Mau tempo mantém escolas encerradas em vários concelhos
(Em atualização)
Com o mau tempo a continuar a afetar várias regiões do país, dezenas de escolas permanecem encerradas esta quinta-feira, enquanto outras já retomaram a atividade letiva, após a passagem da depressão Kristin.
Nos concelhos de Ansião, Marinha Grande, Pedrógão Grande e Pombal, no distrito de Leiria, as escolas continuam fechadas por falta de condições de segurança. Em Pombal, a autarquia informou que todos os estabelecimentos de ensino se mantêm encerrados por não haver previsão de restabelecimento das condições normais. Na Marinha Grande, a data de reabertura continua indefinida. Em Pedrógão Grande, o encerramento deve-se aos efeitos diretos da depressão, enquanto em Ansião as escolas vão permanecer fechadas até domingo.
Também no concelho de Castelo Branco continuam encerradas cinco escolas e jardins de infância, sobretudo devido à falta de energia elétrica e de comunicações. Os estabelecimentos afetados localizam-se em Sarzedas, Cebolais de Cima e Retaxo, Alcains, Malpica do Tejo e Salgueiro do Campo, estando este último ainda sob avaliação. A câmara municipal explicou que a reabertura depende da reposição dos serviços essenciais e garantiu que a situação está a ser acompanhada em articulação com as entidades competentes.

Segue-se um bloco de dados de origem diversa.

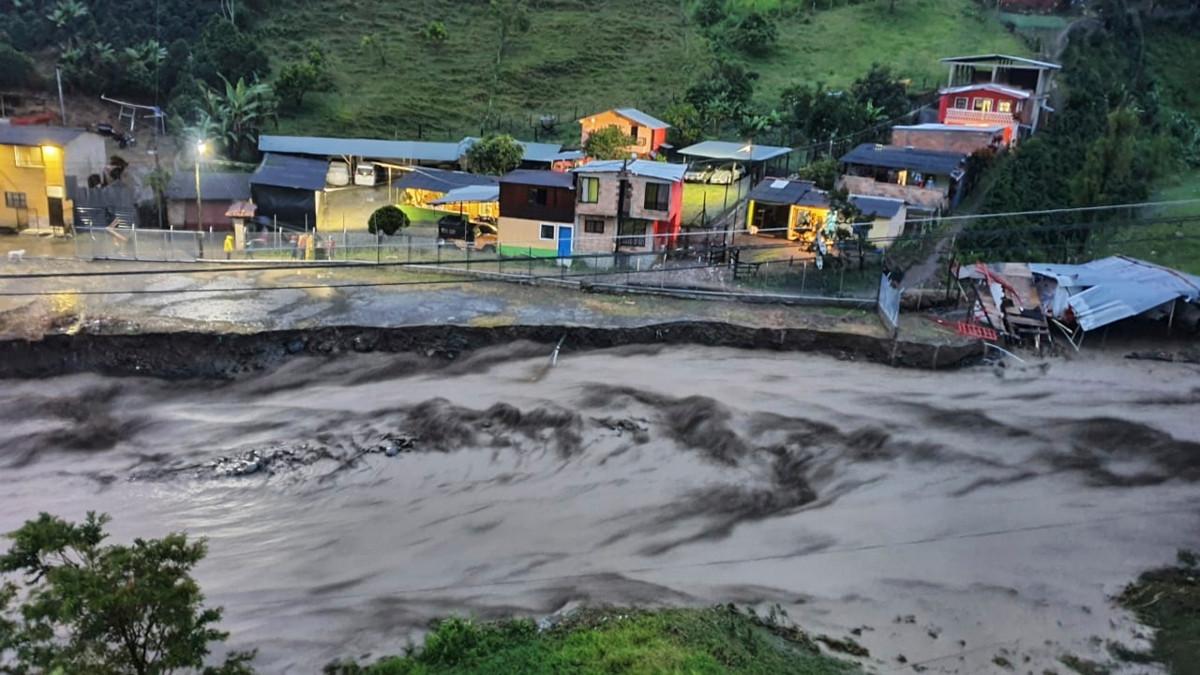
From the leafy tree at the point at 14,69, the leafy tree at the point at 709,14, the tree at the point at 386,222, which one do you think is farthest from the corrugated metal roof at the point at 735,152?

Escolas reabrem em Vila Real
Em contraste, nos concelhos de Alijó, Montalegre e Vila Pouca de Aguiar, no distrito de Vila Real, as escolas reabriram esta quinta-feira e estão a funcionar com normalidade, depois de terem estado encerradas na quarta-feira por precaução devido à queda de neve. A depressão Kristin provocou neve e chuva intensa na região, afetando a atividade letiva e os transportes escolares, situação que entretanto foi normalizada.
A Proteção Civil mantém o estado de prontidão especial de nível 4, o mais elevado, em toda a orla costeira entre Viana do Castelo e Setúbal, estando em vigor avisos meteorológicos vermelhos em toda a costa continental.
A passagem da depressão Kristin por Portugal deixou um rasto de destruição, causou cinco mortos e vários desalojados. Leiria, Coimbra, Santarém e Lisboa estão entre os distritos mais afetados, registando-se quedas de árvores e estruturas, estradas cortadas ou condicionadas, perturbações nos transportes, em especial os ferroviários, encerramento de escolas e falhas no fornecimento de energia, água e comunicações.